Book Review - "Smoking Typewriters: The Sixties Underground Press & the Rise of Alternative Media in America"
For a brief period not long ago it seemed that a whole new and glorious world might become a reality. That hopeful and high time was often pervaded by intoxicating, prophetic visions of change: Revolution! Transformation! Evolution! You had to get the word out! Like a herald of a new dawn the underground press was born. John McMillian's "Smoking Typewriters" provides a methodical survey of the phenomenon. He states that "most importantly, these newspapers gave sanction to thoughts, attitudes and behaviors that were greatly frowned upon elsewhere. They exemplified a radical culture and articulated a coherent set of values that were an alternative to mainstream ones."
During the tumultuous Sixties many communities in America witnessed the explosion of colorful, controversial countercultural newsletters and papers like Boston's Avatar, Austin's Rag and Seattle's Helix. LA's Free Press got things rolling: "Founded by Art Kunkin in 1964, the Los Angeles "Free Press" (often called the Freep) is wisely considered to be the youth movement's first underground newspaper. Certainly it was among the most successful."
This burgeoning sea of print, photography and graphic art -- made possible by new and affordable technologies -- fed those ramified streams of independent media trumpeting rebellion and attempting to scry the novel landscape of an emerging society enlightened by a more humane ethos. Of course many sectors of the American population were untouched by these trends. Not a few were openly hostile to the pronouncements of radicals or the precarious promise of psychedelia. But in cities with colleges and universities where many students and young adults abounded, the atmosphere could be electric, seemingly charged with millenarian intimations of wonderful things glimmering just over time's luminous horizon.

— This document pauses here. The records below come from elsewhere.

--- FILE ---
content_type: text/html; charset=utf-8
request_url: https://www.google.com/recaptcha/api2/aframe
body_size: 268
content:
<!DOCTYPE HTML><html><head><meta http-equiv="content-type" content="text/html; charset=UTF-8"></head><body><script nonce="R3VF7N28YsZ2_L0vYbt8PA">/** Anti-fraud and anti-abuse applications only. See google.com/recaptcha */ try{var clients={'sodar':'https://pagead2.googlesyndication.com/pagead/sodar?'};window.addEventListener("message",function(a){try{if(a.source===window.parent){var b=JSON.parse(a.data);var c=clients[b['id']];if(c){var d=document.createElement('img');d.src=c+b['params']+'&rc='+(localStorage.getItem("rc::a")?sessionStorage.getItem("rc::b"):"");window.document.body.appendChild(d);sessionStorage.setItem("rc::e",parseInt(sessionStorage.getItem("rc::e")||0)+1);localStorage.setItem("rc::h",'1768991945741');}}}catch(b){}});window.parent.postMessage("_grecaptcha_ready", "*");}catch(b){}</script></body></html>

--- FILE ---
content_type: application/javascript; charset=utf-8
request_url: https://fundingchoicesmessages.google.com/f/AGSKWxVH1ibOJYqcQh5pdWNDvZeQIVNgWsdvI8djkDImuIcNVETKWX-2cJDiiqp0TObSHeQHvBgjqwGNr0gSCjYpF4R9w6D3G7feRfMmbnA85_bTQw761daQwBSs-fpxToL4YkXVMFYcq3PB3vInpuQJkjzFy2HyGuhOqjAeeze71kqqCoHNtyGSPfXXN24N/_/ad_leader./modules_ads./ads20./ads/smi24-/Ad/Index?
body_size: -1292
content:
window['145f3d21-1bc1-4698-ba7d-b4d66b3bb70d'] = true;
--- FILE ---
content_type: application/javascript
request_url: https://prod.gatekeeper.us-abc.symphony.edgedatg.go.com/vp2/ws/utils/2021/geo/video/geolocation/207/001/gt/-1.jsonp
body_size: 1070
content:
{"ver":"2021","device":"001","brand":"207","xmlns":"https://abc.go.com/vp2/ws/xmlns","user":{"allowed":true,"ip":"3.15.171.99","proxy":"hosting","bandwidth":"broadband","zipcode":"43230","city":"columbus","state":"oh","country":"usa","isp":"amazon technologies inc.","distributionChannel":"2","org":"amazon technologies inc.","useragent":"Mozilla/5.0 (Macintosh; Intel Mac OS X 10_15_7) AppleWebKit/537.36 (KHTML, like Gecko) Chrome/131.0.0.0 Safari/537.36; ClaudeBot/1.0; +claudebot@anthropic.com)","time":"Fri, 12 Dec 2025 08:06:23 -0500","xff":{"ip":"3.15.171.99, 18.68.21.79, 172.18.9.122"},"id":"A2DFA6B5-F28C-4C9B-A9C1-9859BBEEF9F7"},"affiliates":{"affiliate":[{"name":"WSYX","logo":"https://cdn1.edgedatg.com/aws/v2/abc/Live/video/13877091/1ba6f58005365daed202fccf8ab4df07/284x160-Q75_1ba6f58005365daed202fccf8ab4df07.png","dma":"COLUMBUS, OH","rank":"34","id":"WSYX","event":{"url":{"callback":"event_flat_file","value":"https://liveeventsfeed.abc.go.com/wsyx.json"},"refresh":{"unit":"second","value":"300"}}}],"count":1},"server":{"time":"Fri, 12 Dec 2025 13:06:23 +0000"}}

"Amplitude and conviction were hallmarks of the underground press: This is where they set forth their guiding principles concerning the unfairness of racism, the moral and political tragedy of the Vietnam War, the need to make leaders and institutions democratically accountable, and the existential rewards of a committed life. And their success was astonishing."
McMillian begins with the birth of the New Left. In June of 1962 members of Students for a Democratic Society gathered in Port Huron, Mich., at a camp owned by the United Auto Workers. They hammered out the completion of a document originally written by Tom Hayden. The finished piece, known as "The Port Huron Statement," was a well-timed and exigent cry for action on the part of young leftists in the face of teeming crises. Among other concerns "the Port Huron Statement popularized participatory democracy, the idea that people should have some say over the decisions that affect their lives."
But even within SDS, eloquent aspirations of equality and fairness could be difficult to achieve in actuality. Meetings and discussions for clarifying issues were almost always dominated by men -- usually white men -- who talked louder and who were more confident in communal debates. But various pamphlets, bulletins and eventually the SDS tabloid "New Left Notes" allowed for a more truly collective dialogue. All and sundry were invited -- "even if they were not SDS members" -- to contribute written thoughts and arguments that would be printed.
Provocative pamphlets and lampoons go back centuries. Some forerunners of the Sixties underground were the broadsides of Tom Paine, abolitionist screeds, papers like "Appeal to Reason" and "Masses." More immediate precursors were "I.F. Stone's Weekly," the journal "Dissent" and even "Mad." "But more than any other publications, lower Manhattan's 'Village Voice' and Paul Krassner's satirical magazine the 'Realist,' helped to pioneer the kind of offbeat and subversive approaches that youthful journalists of the 1960s mimicked and amplified."
The story of the Liberation News Service is detailed: "A kind of radical alternative to the Associated Press, LNS aimed to centralize newsgathering and dissemination in the underground media." On Oct. 20, 1967, LNS "organized the first movement-wide gathering of the underground press, which they held in Washington, D.C., in an abandoned loft on Corcoran Street ... the day before a massive rally against the Vietnam War was scheduled at the Pentagon." The meeting was a flop but LNS's in depth coverage of the events of the following day won it considerable kudos. Later internal struggles and personality conflicts caused a most tragic and vicious split within the organization. McMillian's depiction is riveting.
The passage of time witnessed the gradual disappearance of the underground press. But its legacy lives on in the proliferation of street papers of which Real Change is a shining example. A word of wisdom for all such ventures comes from an SDS officer who noted sagely that the "early underground papers were very powerful because they were generally started locally and dealt a lot with what people knew, that electrified people."
In our day, global perspectives are critical but sight must never be lost of the challenges and issues that loom in our own backyard. "Smoking Typewriters" is a brisk and fascinating piece of media history.